You need a lot of patience to review cameras. You also need some time, you need to be in a place that inspires you and you need good luck. Getting all these together is rare. In the two weeks I have had with the Sony Alpha 7R III, I have had a mix of one or two of the three, and a couple of rare occasions when all three fell in place together.
The Sony Alpha A7R III is the new version of what has been one of Sony’s most popular cameras recently. The mirror-less camera has not changed much in terms of design and is a bit more compact than most DSLR, though it packs the same features or more. The camera offers a great grip and even with a heavy zoom lens, like the FE 4/24-105 one used by me in the review, it stays stable in your hand. The body is packed with dials and custom buttons and there seem to be more than two ways to do something. There is a good recoil one you click, almost to make you believe this could be a DSLR with a mirror flicking inside.
There is so much about the Sony Alpha A7R III that it is impossible to cover all aspects. I will stick to a few elements that impressed me and would be the primary reason for picking up a camera like this.
42.4MP full-frame CMOS sensor|ISO 100-32,000, ISO 50-102,400|Hybrid AF with 399 phase-detection points|5.5-stop in-body IS| 10fps continues shooting|Sony E-mount lenses compatibility
The 42.4MP Sony Alpha A7R III offers a very versatile auto-focus system that is good enough to cover most use cases you might have. It does not have as many AF points as some other cameras these days, but with the right mode you will be able to manage some stunning results. I was lucky in a garden at Ambala Cantonment capturing a bee headed for pollen heaven. After a while, I discovered that you can use the touchscreen to select where you want the camera to focus. But this is not that obvious as the screen is not touch otherwise.
Mirrorless cameras are supposed to be really good with the low light given their extremely high ISO ranges. The Sony Alpha A7R III is no different and can give you good photos even when you are in pitch darkness. Also, this means this camera is really good at capturing anything that is happening at night. I capture some full moon photos while on the move on the Grand Trunk Road — capturing the lunar spectacle at full zoom from a moving car.
The Sony Alpha A7R III can also be really fast. Even with single shot mode on, I got some good action photos. The continuous shooting is also a galloping horse, but you will need a really good card to be able to take in this stream of photos. Also, the camera offers good slow-motion that too at a different frame and bit rates. The camera also offers a stunning 4K video which will put any video camera to shame.
The Sony Alpha A7R III is also one of the easiest cameras when it comes to smart connectivity. Like the rest of the camera, here too there are multiple options, via the Sony Play Memories app.

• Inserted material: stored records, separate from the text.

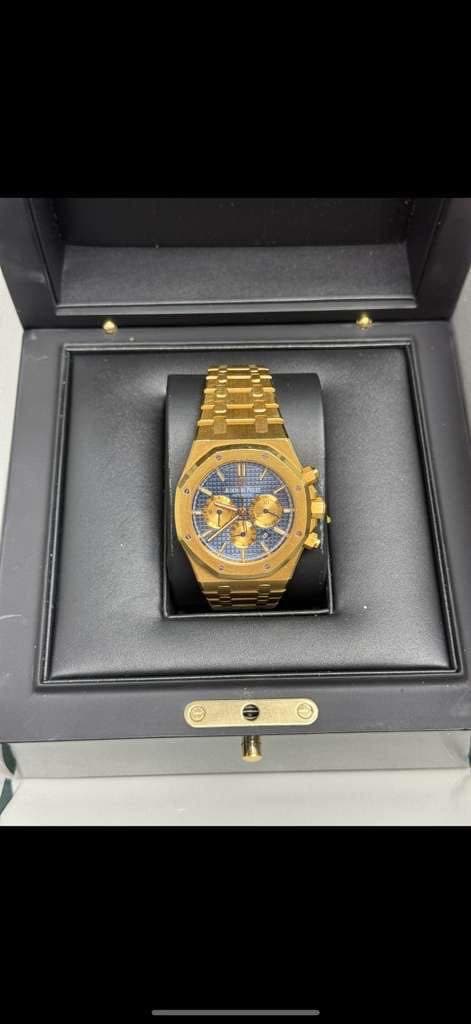 May be an image of wrist watch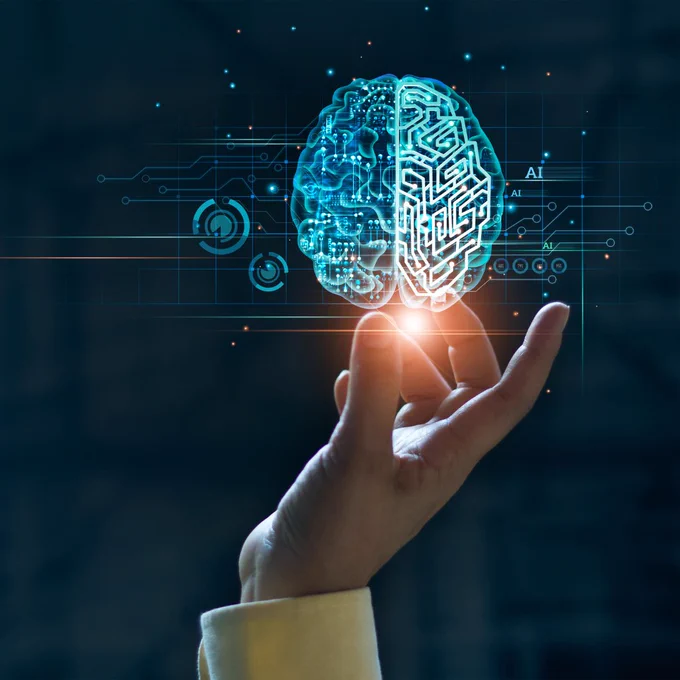 cupped hand facing upwards with a digital hologram of a brain, depicting AI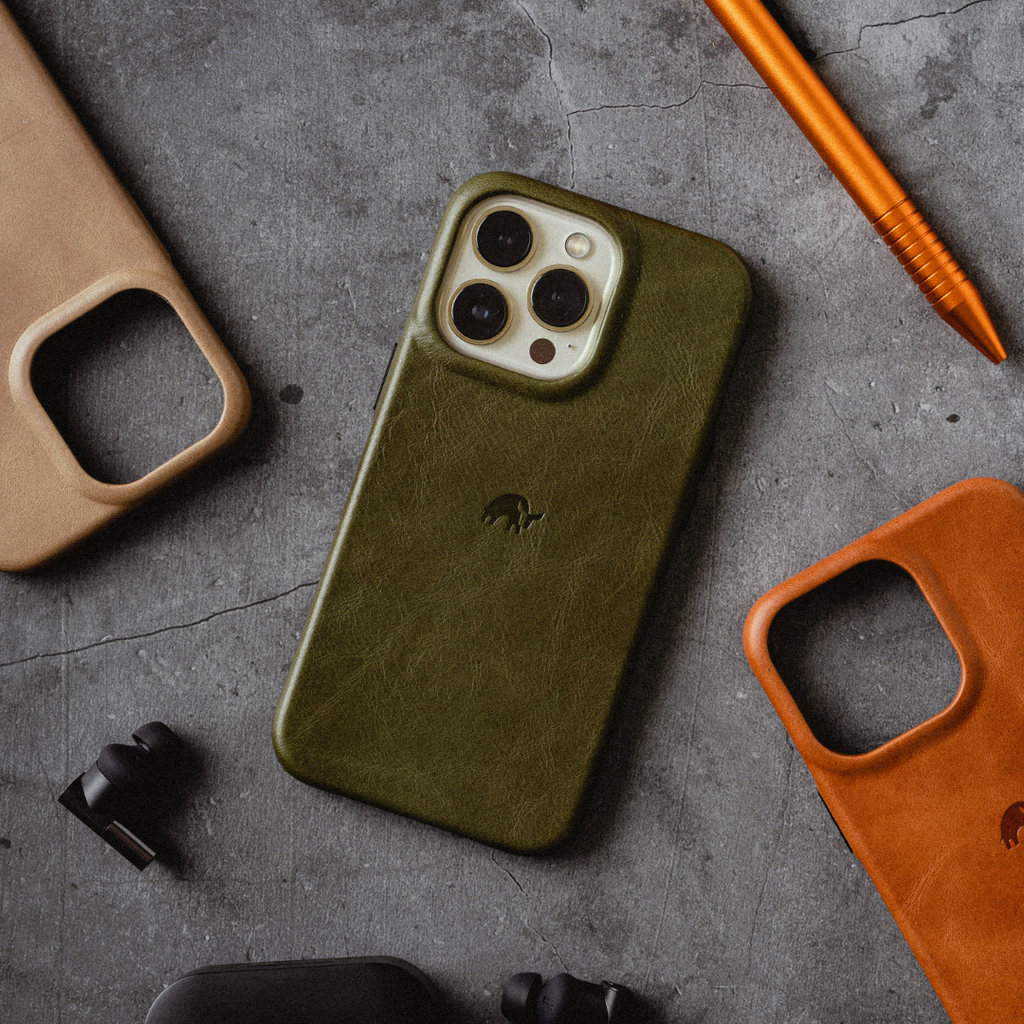 Olive-green leather minimalist phone case (MAVERICK) on textured concrete, surrounded by earbuds and two leather case frames.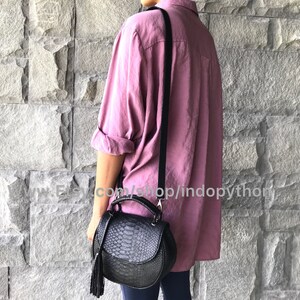 May include: A black leather satchel bag with a snakeskin pattern and a tassel. The bag has a top handle and a long strap. The bag is being worn by a person wearing a pink shirt.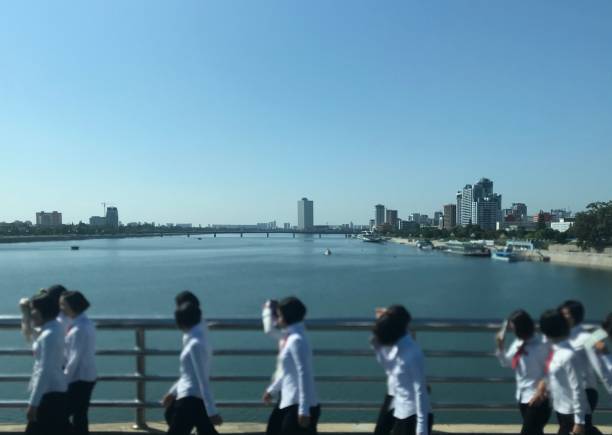 North Korean students in Front of Pyongyang Skyline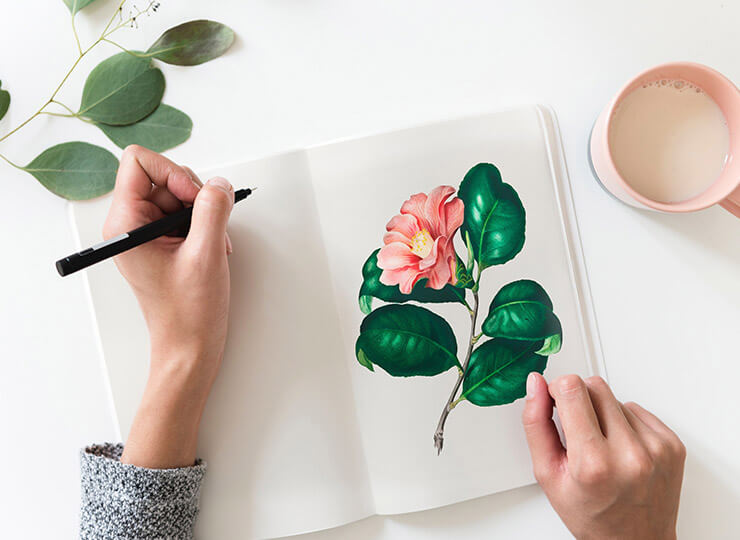 hand painting a flower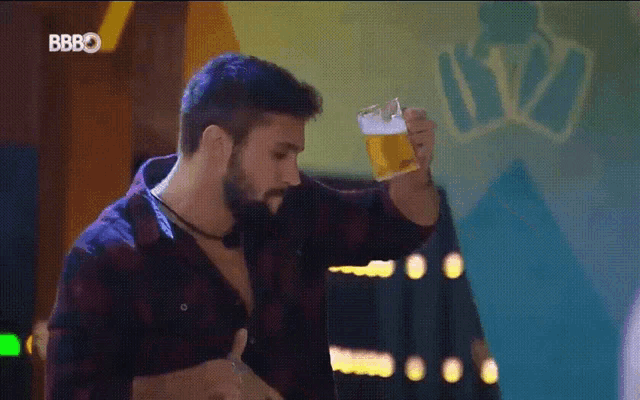 a man in a plaid shirt is holding a glass of beer with the letters bbbo on the bottom right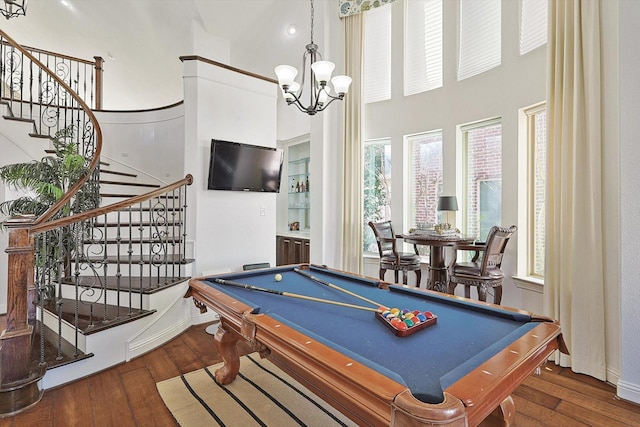 game room with an inviting chandelier, a towering ceiling, dark hardwood / wood-style flooring, and billiards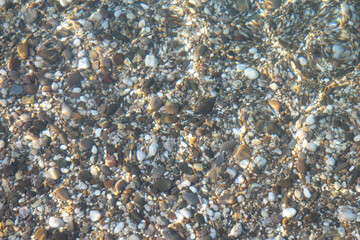The bottom is made of small stones under water. Pure clear water with sun glare. A wonderful background for relaxation.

I used the Bluetooth transfer feature — the link is made easy via a simple QR code scan on the phone — to transfer photos when I was on a drive and send the images to my office in Delhi. This is the easiest smartphone connectivity I have seen in large cameras. Also, you can easily control the camera with your phone.
The Sony Alpha A7R III is a pretty complicated camera, because the menu hides a lot of great features. There are pages after pages of stuff you can do, but it will take ages for you to find those. Thankfully, there is favorites tab which you can use to filter the ones you use the most. The viewfinder is great, especially when you framing a picture for clarity, but at times the visual looked a bit unnatural and too electronic for my liking.
The Sony Alpha A7R III is easily one of the best cameras you can buy at the moment. I think we are slowly coming to a point where professional cameras don’t need to be traditional full frame DSLRs. The time of the mirrorless camera has truly come and the Sony Alpha A7R III is the proof.